Taking a deep breathe, he detailed further, "It was big. As in twice the size of an Imp Star big, but it looked primitive too, like someone had taken some ancient stone cathedral and launched it into space. I suppose like that big flying castle thing the Hapans have, only less elegant and more evil looking. It's studded with guns, and it's just hanging there, screaming out its chant when it starts boosting out of orbit. Slow and ugly, but we don't want to get close to it. While we're trailing it, trying to sort out all the things stuck on its hull, it disappears in a flash of weird light and strange sensor readings. It didn't jump to lightspeed, but it definitely didn't cloak either. And when it disappeared in that strange light, everyone who was looking at it felt a chill down their spine. It was never classified, the spooks have other things to worry about, but I don't think that ship is on our side."
There was a consensus of nods and then, no one thinking that they could top that story, they slowly began to disperse for the night.
Once everyone was gone, the musician quietly packed up her instrument and walked into the back. She took a few moments to take off her make-up before she opened her locker in the empty back room.
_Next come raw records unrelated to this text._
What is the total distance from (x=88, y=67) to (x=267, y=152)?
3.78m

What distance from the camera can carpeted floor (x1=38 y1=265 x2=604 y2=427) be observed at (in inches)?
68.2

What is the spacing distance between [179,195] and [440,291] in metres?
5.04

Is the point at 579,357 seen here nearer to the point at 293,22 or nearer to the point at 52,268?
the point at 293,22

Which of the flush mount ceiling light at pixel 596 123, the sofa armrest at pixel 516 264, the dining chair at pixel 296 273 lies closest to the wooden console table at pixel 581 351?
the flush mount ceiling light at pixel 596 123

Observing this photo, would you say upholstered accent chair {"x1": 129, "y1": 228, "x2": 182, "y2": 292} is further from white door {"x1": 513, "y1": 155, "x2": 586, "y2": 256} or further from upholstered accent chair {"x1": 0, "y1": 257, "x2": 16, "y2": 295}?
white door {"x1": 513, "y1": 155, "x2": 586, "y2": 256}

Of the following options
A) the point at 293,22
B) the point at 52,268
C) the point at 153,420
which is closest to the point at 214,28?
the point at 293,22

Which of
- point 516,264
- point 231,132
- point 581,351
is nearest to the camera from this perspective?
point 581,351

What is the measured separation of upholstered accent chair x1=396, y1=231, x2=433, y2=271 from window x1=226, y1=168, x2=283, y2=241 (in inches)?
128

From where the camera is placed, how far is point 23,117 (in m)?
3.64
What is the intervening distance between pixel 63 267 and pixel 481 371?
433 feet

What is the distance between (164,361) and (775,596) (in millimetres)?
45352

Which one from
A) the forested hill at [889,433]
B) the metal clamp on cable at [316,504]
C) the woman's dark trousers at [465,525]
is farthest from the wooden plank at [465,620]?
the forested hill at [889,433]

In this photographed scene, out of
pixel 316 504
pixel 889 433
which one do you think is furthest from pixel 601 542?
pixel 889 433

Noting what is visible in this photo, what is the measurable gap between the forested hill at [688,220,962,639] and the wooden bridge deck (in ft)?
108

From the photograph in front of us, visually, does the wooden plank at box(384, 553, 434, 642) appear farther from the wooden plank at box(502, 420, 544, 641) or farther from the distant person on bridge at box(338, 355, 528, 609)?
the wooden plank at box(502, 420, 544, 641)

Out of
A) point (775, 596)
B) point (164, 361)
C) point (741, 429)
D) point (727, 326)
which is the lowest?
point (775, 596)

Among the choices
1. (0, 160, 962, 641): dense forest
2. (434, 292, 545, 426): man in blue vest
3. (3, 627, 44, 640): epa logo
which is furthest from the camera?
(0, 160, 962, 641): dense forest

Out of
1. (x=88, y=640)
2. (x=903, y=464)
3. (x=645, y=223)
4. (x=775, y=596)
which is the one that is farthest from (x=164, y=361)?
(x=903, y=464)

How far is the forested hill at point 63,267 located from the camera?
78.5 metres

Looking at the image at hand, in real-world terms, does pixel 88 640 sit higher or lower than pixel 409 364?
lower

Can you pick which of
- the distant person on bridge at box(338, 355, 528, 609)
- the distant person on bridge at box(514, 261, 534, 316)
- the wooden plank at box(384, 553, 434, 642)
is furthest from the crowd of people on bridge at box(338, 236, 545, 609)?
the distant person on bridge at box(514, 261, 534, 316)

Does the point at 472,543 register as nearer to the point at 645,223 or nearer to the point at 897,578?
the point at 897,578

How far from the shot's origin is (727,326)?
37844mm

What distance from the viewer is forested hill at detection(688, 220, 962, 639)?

With a loud thump the body of a Yuuzhan Vong spy fell out of the locker, her body folded in half hours earlier, her ooglith masquer neatly set on top of her corpse, the features on the organic infiltration suit identical to the musician now obliviously packing up her things.
A few minutes later an old man who went by the moniker Marti left the locker room, whistling a slow, plaintive song in an alien language.
"Gott weiss ich will kein Engel sein."